Required action. Skipping each picture, output the entries exactly as they stand below.

[Stored data entries]

---+---

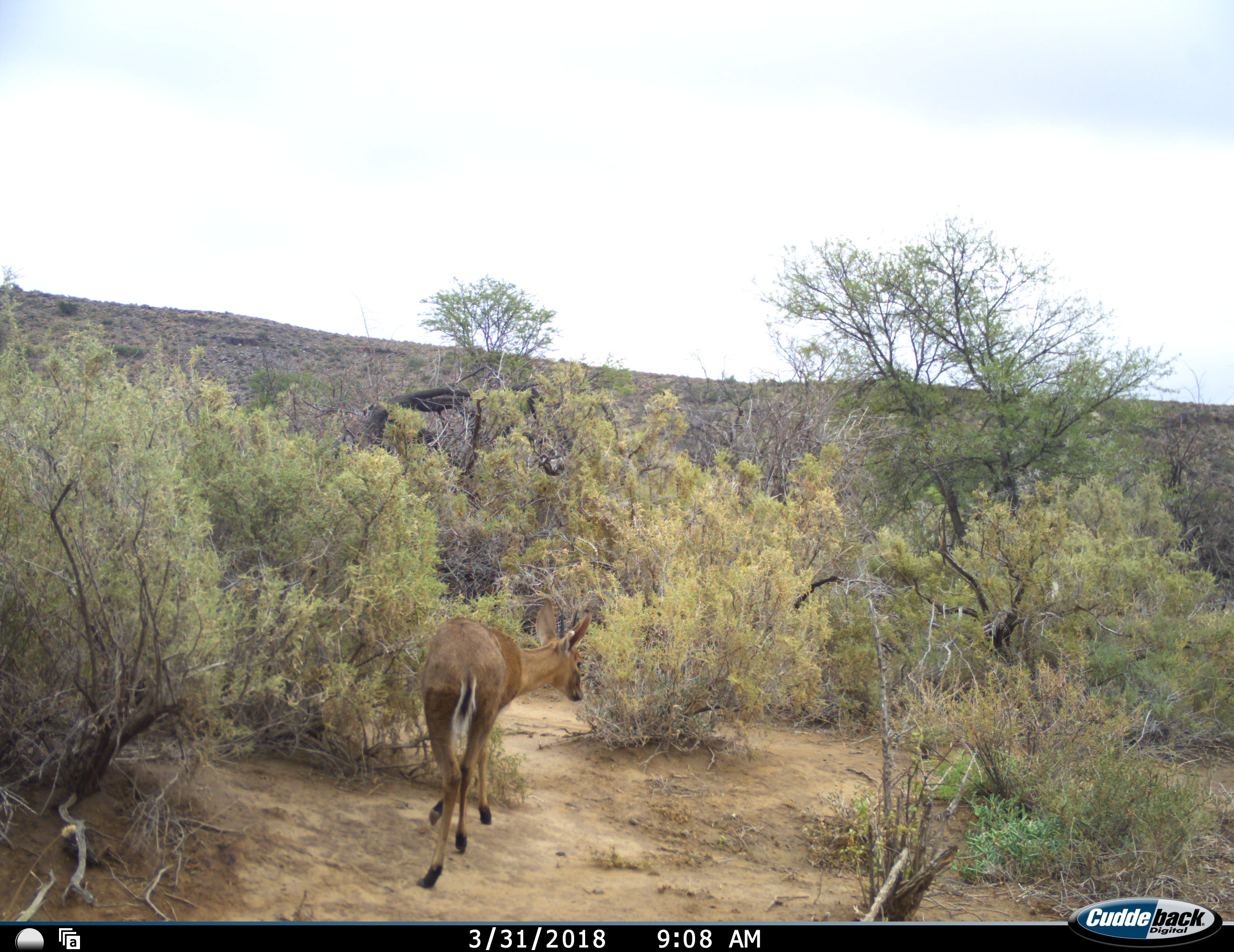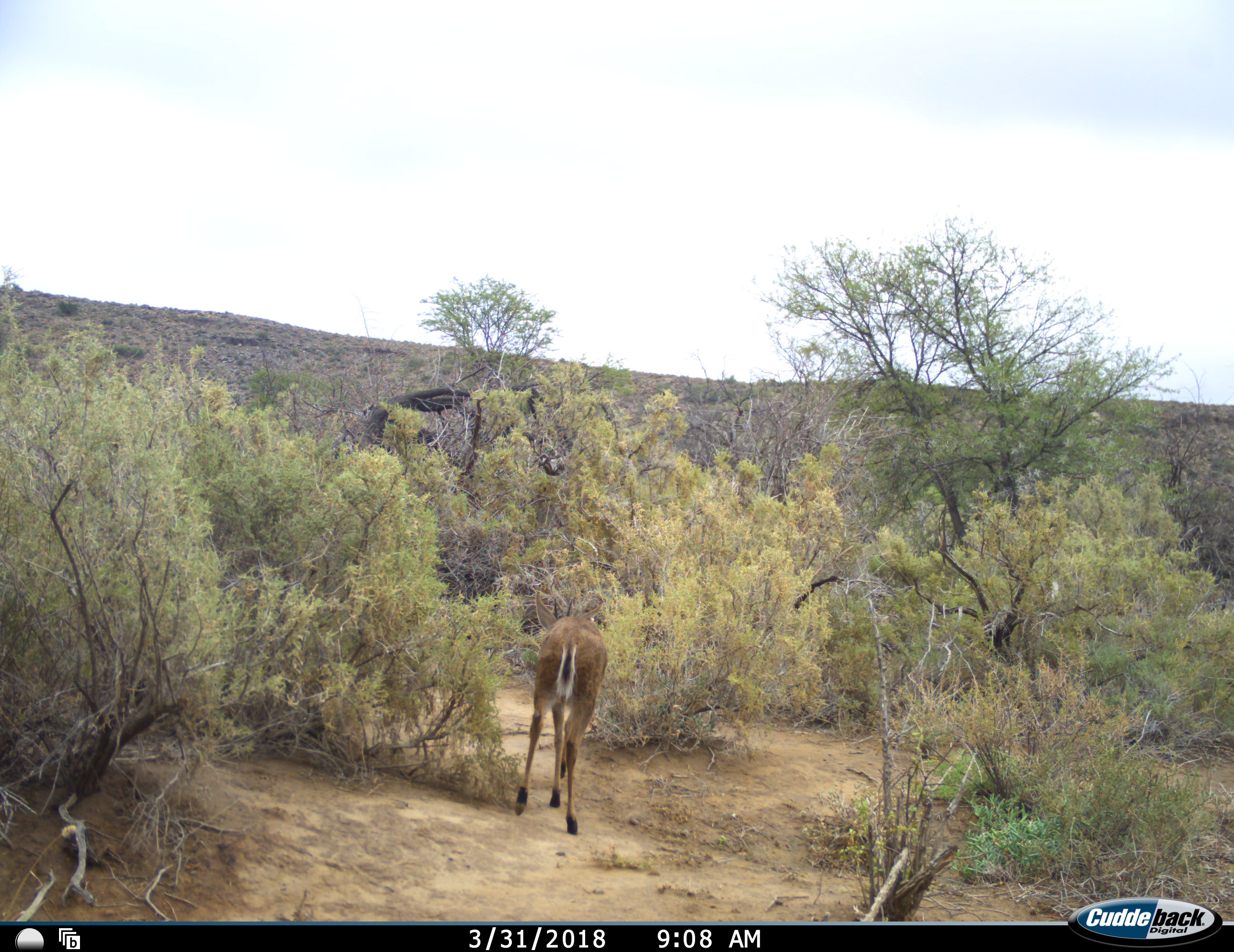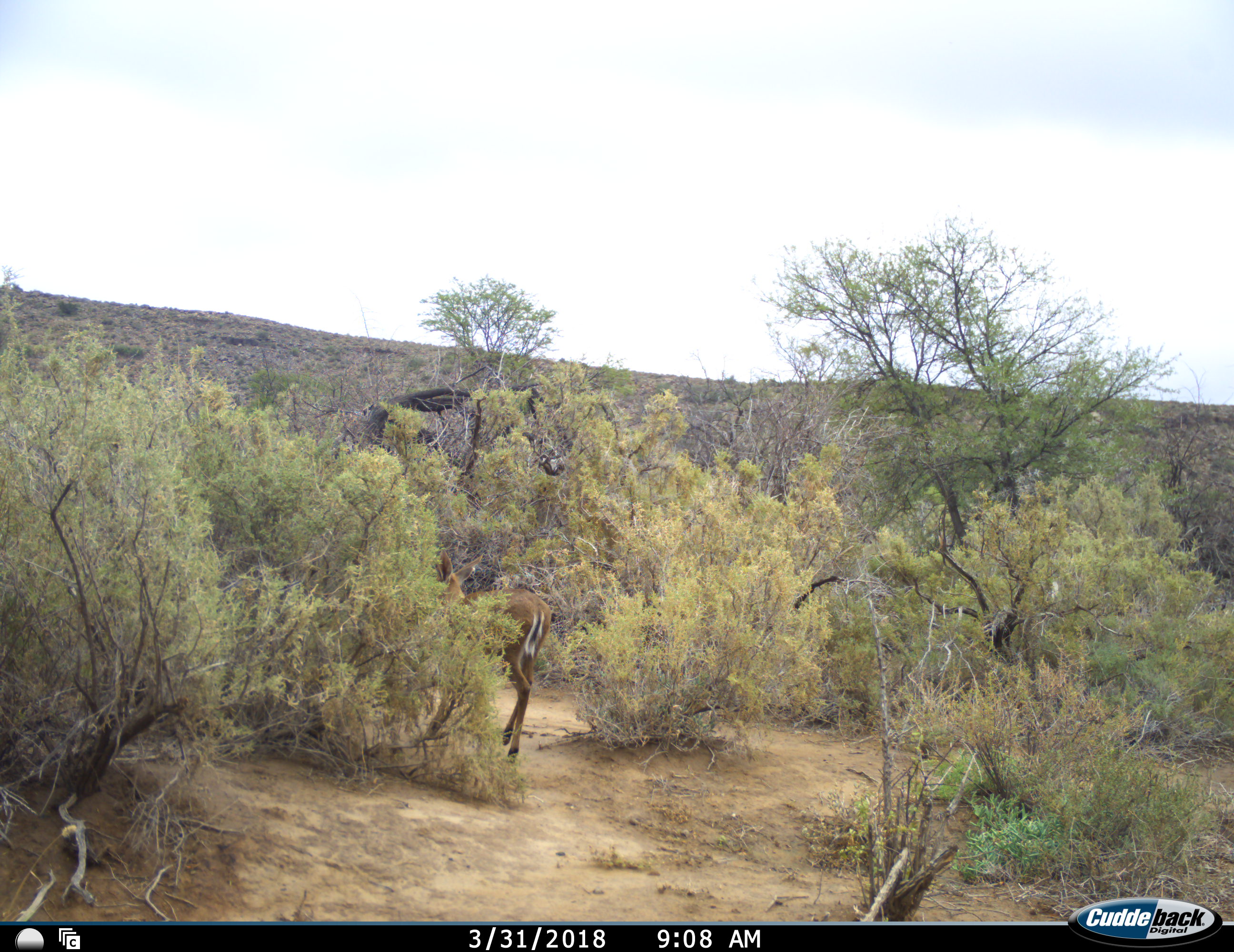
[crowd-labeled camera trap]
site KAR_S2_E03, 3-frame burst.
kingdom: Animalia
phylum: Chordata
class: Mammalia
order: Artiodactyla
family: Bovidae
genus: Sylvicapra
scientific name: Sylvicapra grimmia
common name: common duiker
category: duikercommongrey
Duikercommongrey (common duiker) (Sylvicapra grimmia), count 1. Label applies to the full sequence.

---+---

Task response.
[crowd-labeled camera trap]
site KAR_S2_E03, 3-frame burst.
kingdom: Animalia
phylum: Chordata
class: Mammalia
order: Artiodactyla
family: Bovidae
genus: Sylvicapra
scientific name: Sylvicapra grimmia
common name: common duiker
category: duikercommongrey
Duikercommongrey (common duiker) (Sylvicapra grimmia), count 1. Label applies to the full sequence.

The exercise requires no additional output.